Cellist Laura van der Heijden was last year’s recipient of the Royal Philharmonic Society instrumentalist award, consolidating in style her BBC Young Musician win in 2012, when she was just 16. As a shining role model to musicians of her generation, her collaboration with the young professional talent of Sinfonia Cymru – here in string ensemble mode and on a short Welsh tour – was always going to be inspiring.
Van der Heijden had assembled an unusual mix of music, opening with a series of pieces associated with the stuff of fairytale by way of prelude to the Cello Concerto by Dobrinka Tabakova. From Élisabeth Jacquet de la Guerre’s Les Démons – plus foot-stamps and knee slapping for percussive effect – the sequence moved seamlessly through Grace Williams, Caroline Shaw, Hildegard von Bingen and Pablo Casals to Maurice Ravel in a persuasive and atmospheric flow. Disarmingly, Van der Heijden had placed herself not out front but in the position of principal cello; the quiet authority of her gestures and an easy rapport with Sinfonia Cymru’s leader Haim Choi, found her occasional solo lines – as in Casals’ Song of the Birds – emerging with effortless grace.
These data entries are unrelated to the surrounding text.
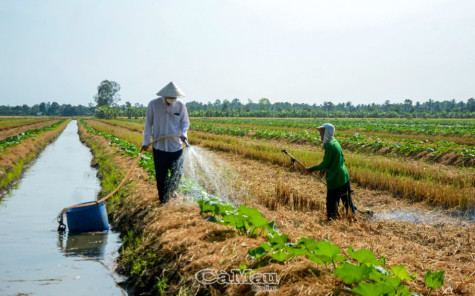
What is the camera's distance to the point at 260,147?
59.2ft

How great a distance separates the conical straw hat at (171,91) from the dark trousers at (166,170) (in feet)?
3.21

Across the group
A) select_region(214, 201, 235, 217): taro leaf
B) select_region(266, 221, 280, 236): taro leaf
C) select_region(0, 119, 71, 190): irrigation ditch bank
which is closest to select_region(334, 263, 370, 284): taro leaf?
select_region(266, 221, 280, 236): taro leaf

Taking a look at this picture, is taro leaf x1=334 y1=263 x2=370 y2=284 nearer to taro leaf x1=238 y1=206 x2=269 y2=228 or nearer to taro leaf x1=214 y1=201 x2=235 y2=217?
taro leaf x1=238 y1=206 x2=269 y2=228

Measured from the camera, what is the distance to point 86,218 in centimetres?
672

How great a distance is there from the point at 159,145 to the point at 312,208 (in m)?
3.31

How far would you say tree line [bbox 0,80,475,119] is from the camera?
284ft

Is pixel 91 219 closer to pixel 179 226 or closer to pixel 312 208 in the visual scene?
pixel 179 226

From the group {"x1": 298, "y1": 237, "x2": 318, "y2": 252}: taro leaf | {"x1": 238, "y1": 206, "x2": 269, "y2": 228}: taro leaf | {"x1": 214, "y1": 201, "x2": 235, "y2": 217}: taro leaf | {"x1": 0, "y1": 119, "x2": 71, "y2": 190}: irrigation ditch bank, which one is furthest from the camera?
{"x1": 0, "y1": 119, "x2": 71, "y2": 190}: irrigation ditch bank

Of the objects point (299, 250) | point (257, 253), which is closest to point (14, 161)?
point (257, 253)

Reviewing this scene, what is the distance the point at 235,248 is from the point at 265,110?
96.5 metres

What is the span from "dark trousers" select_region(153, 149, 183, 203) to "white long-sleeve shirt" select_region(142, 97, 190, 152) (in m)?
0.11

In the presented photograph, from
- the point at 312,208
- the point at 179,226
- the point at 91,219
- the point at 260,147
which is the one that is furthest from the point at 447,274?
the point at 260,147

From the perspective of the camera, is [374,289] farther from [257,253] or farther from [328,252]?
[257,253]

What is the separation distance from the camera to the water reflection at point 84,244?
606 centimetres
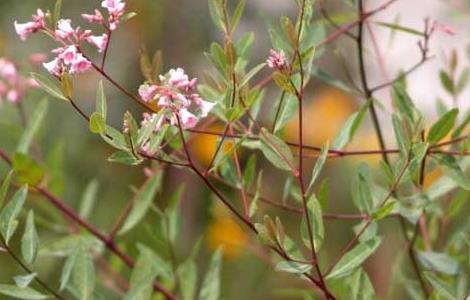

Taking centre stage for the Tabakova concerto, Van der Heijden moved up a gear, forceful in the highly rhythmic pulsing of the first movement, entitled Turbulent, and, in the central movement, Longing, realising the lyrical intensity of its slow burn. Tabakova sees her concerto as one long arc and, in the finale, Radiant, soloist and ensemble succeeded in bringing a sense of heightened sensibilities, with the now fiery cello writing showing Van der Heijden at her virtuosic best.
In the second half, a sequence of folk-inflected compositions progressed towards a performance of Bartók’s Divertimento for Strings. Knowing that this work was completed just days before the onset of the second world war gave it a chillingly contemporary feel, muted strings conveying a deep anguish in the Molto Adagio. It was in the eloquent complexity of Bartók’s writing that Sinfonia Cymru came into its own, with incisive and expressive playing and, particularly in the moments of real emotional urgency, a vibrancy reflecting well on the success of the imaginative partnership with Van der Heijden.
• On BBC Radio 3 in Concert on 18 March.